Trump isn’t the first political candidate to use Twitch in an effort to connect more directly with voters. Bernie Sanders, for instance, is also using the service. Trump, however, has a history of denigrating the company’s owner, Amazon.
Back when he was running for president in 2016, he condemned Bezos’ ownership of The Washington Post, citing the purchase as an opportunity for Amazon to receive positive coverage. An important distinction to make is that Amazon doesn’t own The Post; a holding company started by Bezos called Nash Holdings bought the Post in 2013 for $250 million. Still, Trump argued that Bezos, who owns both Amazon and Nash Holdings, bought The Post so that “Amazon will benefit from it.”
“If I become president, oh do they have problems,” Trump said at a Texas event in February 2016. “They’re going to have such problems.”

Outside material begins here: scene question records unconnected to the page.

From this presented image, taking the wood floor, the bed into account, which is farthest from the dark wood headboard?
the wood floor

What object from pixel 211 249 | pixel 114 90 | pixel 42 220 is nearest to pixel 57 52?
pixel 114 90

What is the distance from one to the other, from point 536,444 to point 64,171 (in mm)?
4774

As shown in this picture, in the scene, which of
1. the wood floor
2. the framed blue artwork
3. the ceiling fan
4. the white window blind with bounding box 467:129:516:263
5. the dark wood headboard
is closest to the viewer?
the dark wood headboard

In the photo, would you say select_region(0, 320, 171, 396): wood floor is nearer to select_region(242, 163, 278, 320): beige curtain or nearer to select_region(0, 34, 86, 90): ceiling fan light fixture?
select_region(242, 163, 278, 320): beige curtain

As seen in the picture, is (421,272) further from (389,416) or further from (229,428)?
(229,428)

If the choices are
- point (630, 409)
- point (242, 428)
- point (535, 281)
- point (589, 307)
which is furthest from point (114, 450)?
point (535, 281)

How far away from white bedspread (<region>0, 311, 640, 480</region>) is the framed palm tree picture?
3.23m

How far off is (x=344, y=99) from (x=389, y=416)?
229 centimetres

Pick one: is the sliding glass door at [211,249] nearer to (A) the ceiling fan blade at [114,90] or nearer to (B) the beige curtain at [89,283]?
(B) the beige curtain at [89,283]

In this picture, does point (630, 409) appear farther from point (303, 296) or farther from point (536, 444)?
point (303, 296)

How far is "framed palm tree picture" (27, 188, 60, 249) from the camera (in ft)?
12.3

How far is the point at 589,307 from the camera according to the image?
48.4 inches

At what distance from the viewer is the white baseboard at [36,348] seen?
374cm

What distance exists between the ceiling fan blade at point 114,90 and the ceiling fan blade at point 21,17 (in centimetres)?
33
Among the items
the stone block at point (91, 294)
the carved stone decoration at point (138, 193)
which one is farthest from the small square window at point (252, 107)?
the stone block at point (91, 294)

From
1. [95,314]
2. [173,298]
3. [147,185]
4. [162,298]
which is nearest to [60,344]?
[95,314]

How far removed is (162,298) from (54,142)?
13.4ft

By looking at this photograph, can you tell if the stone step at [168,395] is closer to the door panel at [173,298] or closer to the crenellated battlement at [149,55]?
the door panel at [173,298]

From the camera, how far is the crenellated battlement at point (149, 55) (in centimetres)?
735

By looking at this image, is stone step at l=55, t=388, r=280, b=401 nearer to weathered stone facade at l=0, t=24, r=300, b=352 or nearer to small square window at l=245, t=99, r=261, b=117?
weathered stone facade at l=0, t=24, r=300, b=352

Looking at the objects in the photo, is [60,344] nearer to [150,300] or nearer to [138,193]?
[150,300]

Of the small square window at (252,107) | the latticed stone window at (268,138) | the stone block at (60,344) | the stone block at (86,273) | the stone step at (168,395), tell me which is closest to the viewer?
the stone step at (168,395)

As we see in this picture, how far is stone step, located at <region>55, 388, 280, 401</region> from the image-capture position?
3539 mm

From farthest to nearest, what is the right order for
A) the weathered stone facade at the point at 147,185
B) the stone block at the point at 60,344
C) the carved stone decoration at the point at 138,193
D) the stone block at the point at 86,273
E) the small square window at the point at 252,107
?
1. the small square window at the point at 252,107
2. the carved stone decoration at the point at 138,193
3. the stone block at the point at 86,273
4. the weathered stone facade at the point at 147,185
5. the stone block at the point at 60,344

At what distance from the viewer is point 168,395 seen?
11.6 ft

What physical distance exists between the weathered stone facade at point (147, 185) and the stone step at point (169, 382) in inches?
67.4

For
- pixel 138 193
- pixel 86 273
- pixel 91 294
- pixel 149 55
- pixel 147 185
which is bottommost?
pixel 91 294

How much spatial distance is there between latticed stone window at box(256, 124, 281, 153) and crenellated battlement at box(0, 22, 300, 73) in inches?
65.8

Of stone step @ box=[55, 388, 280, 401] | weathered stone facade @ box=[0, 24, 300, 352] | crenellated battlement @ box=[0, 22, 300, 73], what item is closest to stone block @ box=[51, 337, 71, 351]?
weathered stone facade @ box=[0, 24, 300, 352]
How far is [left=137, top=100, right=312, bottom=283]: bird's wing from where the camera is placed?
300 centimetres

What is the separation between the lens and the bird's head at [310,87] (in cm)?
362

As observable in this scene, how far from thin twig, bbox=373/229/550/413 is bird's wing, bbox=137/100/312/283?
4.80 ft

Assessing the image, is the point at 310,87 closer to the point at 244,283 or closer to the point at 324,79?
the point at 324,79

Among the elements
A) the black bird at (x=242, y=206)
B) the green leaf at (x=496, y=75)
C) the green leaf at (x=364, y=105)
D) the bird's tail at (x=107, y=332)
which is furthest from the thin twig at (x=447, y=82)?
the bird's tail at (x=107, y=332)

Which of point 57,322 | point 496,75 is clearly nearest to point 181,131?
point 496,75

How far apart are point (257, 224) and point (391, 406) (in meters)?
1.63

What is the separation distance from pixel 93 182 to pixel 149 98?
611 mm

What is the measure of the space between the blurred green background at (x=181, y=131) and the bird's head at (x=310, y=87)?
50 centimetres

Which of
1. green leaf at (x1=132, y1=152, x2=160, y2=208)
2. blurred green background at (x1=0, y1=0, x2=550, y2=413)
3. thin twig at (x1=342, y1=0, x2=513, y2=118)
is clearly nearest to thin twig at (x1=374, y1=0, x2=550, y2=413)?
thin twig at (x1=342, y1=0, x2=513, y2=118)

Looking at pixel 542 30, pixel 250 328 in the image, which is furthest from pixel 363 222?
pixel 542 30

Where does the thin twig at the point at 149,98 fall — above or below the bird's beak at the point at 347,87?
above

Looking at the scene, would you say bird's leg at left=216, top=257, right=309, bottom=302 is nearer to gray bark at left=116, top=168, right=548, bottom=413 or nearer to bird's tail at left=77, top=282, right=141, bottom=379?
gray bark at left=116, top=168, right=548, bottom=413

Trump, however, has a history of denigrating the company’s owner, Amazon
Trump’s campaign against Amazon didn’t end in February 2016. He frequently refers to The Washington Post as “The Amazon Washington Post” in tweets criticizing the company. Trump gave an interview to Fox’s Sean Hannity in 2016, conflating The Post’s editorial standards with Amazon’s business, calling out Bezos for using The Post as a “toy.”
“Amazon is getting away with murder, tax-wise,” Trump said. “He’s using The Washington Post for power. So that the politicians in Washington don’t tax Amazon like they should be taxed… and what they’ve done is he bought this paper for practically nothing. And he’s using that as a tool for political power against me and against other people. And I’ll tell you what: We can’t let him get away with it.”
It doesn’t end with The Washington Post, either. Just this August, Trump via the White House ordered the Department of Defense to look into and reexamine a $10 billion contract regarding cloud computing “because of concerns that the deal would go to Amazon,” according to The Post. Trump even argued that Amazon was taking advantage of the United States’ Postal service by using a low-rates system. Amazon, Trump said, “should pay these costs (plus) and not have them borne by the American Taxpayer.”
So Trump really, really doesn’t like Amazon. But unlike The Washington Post, which isn’t owned by Amazon, Twitch is. Amazon bought the streaming company for $1 billion in 2014, and has been involved in the business ever since. Again, Trump isn’t the only politician on Twitch who has issues with Amazon — Sanders has made it clear where he stands on the company’s overarching power in various American industries — but few politicians have gone on a tirade against the company like Trump has.
By logging on to Twitch, Trump appears to have conceded something significant: if he wants to connect with his supporters, he’s going to have to play by Jeff Bezos’ rules, on Jeff Bezos’ platform.